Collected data
______

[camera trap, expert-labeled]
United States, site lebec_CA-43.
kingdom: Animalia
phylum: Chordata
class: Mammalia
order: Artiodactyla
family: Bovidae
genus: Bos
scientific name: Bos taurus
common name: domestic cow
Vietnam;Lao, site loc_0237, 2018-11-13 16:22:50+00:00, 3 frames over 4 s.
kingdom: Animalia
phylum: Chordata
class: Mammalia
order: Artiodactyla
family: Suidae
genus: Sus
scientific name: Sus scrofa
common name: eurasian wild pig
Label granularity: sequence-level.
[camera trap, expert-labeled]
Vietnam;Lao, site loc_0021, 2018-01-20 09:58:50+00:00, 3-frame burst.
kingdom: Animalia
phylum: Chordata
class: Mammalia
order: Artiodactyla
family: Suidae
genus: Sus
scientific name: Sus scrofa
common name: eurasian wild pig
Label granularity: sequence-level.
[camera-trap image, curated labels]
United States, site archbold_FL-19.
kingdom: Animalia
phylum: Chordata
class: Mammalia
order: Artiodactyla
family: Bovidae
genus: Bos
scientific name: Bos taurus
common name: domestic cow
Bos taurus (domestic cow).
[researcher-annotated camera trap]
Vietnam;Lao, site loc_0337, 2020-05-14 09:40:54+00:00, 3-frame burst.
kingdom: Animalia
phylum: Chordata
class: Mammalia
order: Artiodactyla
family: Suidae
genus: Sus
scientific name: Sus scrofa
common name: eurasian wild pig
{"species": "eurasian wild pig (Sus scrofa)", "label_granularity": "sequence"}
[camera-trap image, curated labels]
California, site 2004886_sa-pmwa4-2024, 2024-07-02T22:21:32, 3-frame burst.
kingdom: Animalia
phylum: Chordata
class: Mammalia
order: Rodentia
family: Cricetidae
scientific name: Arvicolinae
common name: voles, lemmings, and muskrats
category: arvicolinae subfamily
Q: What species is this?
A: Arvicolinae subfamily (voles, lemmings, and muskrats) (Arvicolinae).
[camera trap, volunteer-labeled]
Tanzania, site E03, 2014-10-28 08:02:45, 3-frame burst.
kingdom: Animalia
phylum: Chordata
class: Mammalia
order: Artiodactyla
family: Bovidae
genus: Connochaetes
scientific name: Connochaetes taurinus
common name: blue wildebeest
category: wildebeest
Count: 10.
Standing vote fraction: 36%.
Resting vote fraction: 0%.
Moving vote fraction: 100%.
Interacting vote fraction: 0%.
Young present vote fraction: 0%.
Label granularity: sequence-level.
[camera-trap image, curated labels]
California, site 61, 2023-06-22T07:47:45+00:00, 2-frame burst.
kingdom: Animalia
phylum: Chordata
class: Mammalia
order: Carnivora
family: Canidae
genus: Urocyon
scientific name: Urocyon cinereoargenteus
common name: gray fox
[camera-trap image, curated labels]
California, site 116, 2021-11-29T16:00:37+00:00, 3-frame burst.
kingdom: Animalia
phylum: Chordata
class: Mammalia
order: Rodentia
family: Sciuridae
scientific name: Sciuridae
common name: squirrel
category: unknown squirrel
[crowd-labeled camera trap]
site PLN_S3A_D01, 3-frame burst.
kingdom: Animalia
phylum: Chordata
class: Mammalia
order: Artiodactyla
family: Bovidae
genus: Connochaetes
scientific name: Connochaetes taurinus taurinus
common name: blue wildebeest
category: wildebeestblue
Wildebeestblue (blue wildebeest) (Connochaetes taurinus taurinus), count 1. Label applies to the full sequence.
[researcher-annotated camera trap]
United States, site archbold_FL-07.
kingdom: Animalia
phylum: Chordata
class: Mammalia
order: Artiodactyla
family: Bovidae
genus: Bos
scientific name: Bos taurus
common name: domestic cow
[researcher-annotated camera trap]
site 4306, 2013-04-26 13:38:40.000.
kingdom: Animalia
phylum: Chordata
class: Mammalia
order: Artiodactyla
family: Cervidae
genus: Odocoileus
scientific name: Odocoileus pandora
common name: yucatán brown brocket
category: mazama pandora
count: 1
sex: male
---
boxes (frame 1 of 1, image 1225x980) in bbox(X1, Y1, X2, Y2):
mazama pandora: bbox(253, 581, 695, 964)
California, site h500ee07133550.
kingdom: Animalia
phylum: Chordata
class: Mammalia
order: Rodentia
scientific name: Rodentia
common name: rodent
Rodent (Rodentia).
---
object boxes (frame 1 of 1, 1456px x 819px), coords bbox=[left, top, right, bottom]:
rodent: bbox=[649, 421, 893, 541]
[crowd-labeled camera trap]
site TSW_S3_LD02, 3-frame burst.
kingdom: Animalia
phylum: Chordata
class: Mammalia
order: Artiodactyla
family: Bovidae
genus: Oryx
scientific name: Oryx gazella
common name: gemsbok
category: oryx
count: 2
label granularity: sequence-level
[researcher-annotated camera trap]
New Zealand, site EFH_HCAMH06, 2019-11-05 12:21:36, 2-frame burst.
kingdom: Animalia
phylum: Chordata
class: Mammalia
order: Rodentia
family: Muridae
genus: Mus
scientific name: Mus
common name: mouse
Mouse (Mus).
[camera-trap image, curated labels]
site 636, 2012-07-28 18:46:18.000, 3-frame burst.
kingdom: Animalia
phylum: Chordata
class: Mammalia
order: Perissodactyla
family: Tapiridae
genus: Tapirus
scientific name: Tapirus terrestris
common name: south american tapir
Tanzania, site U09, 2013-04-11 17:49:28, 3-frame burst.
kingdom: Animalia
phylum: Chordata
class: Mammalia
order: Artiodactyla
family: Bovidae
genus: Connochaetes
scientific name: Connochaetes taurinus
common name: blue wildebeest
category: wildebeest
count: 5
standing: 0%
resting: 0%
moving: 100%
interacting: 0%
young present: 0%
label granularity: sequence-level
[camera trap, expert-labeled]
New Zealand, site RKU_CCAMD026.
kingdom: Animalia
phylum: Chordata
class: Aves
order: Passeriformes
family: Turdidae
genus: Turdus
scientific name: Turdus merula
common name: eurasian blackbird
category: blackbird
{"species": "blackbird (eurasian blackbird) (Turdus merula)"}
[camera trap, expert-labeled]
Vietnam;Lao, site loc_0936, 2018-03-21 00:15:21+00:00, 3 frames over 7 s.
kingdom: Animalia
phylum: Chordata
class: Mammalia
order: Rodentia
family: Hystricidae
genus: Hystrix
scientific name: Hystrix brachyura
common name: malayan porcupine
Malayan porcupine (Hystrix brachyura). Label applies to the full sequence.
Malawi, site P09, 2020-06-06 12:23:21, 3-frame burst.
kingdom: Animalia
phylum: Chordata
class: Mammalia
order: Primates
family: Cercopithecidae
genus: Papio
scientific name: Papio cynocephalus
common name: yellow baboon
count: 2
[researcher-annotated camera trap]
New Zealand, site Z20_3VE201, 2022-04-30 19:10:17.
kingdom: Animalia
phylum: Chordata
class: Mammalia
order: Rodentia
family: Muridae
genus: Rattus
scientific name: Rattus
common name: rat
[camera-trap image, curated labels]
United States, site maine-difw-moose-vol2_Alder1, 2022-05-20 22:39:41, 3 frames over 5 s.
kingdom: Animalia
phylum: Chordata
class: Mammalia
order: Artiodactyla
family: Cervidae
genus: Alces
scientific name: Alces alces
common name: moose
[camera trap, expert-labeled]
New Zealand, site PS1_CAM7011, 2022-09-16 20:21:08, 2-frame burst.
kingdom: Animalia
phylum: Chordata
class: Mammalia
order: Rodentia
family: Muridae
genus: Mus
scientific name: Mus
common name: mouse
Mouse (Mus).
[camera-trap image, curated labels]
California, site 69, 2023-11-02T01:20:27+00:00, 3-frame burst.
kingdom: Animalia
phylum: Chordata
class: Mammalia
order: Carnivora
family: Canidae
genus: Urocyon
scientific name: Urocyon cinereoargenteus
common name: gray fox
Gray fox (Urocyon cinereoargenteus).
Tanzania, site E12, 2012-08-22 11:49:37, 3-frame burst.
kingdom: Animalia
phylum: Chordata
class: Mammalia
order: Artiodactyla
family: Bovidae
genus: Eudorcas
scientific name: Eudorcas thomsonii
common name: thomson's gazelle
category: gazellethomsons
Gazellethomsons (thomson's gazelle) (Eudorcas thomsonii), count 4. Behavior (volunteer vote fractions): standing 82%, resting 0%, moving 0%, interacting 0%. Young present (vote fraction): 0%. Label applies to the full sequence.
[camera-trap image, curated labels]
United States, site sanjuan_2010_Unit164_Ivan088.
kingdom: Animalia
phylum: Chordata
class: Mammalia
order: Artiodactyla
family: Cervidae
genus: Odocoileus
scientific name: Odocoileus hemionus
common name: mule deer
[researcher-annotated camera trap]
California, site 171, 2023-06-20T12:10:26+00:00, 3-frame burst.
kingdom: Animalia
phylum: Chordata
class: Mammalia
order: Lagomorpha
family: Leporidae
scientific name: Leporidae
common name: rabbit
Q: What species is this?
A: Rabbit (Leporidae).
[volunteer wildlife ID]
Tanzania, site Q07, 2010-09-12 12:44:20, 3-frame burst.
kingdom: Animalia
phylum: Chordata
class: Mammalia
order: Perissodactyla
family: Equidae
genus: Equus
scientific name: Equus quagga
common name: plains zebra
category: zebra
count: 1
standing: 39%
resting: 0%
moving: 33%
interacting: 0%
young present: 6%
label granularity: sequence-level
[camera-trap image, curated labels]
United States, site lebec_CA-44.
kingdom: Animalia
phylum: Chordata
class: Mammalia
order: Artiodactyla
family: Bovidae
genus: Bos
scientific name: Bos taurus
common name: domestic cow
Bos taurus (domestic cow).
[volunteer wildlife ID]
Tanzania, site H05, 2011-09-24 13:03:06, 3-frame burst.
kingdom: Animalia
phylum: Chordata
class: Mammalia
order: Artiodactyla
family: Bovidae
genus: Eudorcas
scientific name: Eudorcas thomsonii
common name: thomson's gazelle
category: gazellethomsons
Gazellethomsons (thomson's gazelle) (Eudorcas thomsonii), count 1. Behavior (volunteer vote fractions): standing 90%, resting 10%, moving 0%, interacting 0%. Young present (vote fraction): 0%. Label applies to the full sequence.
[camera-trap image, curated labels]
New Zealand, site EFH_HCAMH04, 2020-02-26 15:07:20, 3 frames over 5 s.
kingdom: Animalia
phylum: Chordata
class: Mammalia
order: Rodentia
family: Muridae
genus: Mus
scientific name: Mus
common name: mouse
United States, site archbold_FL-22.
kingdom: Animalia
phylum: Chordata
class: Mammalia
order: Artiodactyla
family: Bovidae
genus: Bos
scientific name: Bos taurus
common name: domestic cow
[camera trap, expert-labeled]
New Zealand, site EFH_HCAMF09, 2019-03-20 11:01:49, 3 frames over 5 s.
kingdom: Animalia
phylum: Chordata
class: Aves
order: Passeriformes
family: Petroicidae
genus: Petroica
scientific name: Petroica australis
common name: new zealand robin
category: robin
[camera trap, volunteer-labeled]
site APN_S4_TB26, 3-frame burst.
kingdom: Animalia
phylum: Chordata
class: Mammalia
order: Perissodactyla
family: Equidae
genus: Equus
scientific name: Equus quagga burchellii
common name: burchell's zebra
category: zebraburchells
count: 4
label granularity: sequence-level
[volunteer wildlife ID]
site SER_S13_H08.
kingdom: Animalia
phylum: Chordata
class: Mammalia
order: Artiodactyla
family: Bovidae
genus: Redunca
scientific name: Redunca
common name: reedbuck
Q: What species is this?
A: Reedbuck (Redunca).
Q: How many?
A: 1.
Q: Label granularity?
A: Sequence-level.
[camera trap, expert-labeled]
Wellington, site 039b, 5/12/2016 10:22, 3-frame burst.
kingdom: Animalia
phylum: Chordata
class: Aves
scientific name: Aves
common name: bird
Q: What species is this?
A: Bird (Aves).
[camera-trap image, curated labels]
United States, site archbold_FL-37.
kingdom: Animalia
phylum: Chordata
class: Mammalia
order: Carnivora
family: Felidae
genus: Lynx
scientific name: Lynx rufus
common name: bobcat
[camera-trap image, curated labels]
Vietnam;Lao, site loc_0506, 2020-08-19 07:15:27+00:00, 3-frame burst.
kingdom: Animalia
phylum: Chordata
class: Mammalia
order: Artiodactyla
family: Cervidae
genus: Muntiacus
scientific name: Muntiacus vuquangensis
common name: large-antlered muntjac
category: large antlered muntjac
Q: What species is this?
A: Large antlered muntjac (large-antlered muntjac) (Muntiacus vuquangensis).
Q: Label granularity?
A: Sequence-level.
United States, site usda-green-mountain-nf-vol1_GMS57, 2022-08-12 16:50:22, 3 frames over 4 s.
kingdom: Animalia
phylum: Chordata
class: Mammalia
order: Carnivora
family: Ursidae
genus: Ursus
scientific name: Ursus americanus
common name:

______

Restate word for word only the lines above from the line containing "Moving vote fraction: 100%." to the line containing "California, site 116, 2021-11-29T16:00:37+00:00, 3-frame", both of them included.

» **RESPONSE TO THIS TASK**
Moving vote fraction: 100%.
Interacting vote fraction: 0%.
Young present vote fraction: 0%.
Label granularity: sequence-level.
[camera-trap image, curated labels]
California, site 61, 2023-06-22T07:47:45+00:00, 2-frame burst.
kingdom: Animalia
phylum: Chordata
class: Mammalia
order: Carnivora
family: Canidae
genus: Urocyon
scientific name: Urocyon cinereoargenteus
common name: gray fox
[camera-trap image, curated labels]
California, site 116, 2021-11-29T16:00:37+00:00, 3-frame burst.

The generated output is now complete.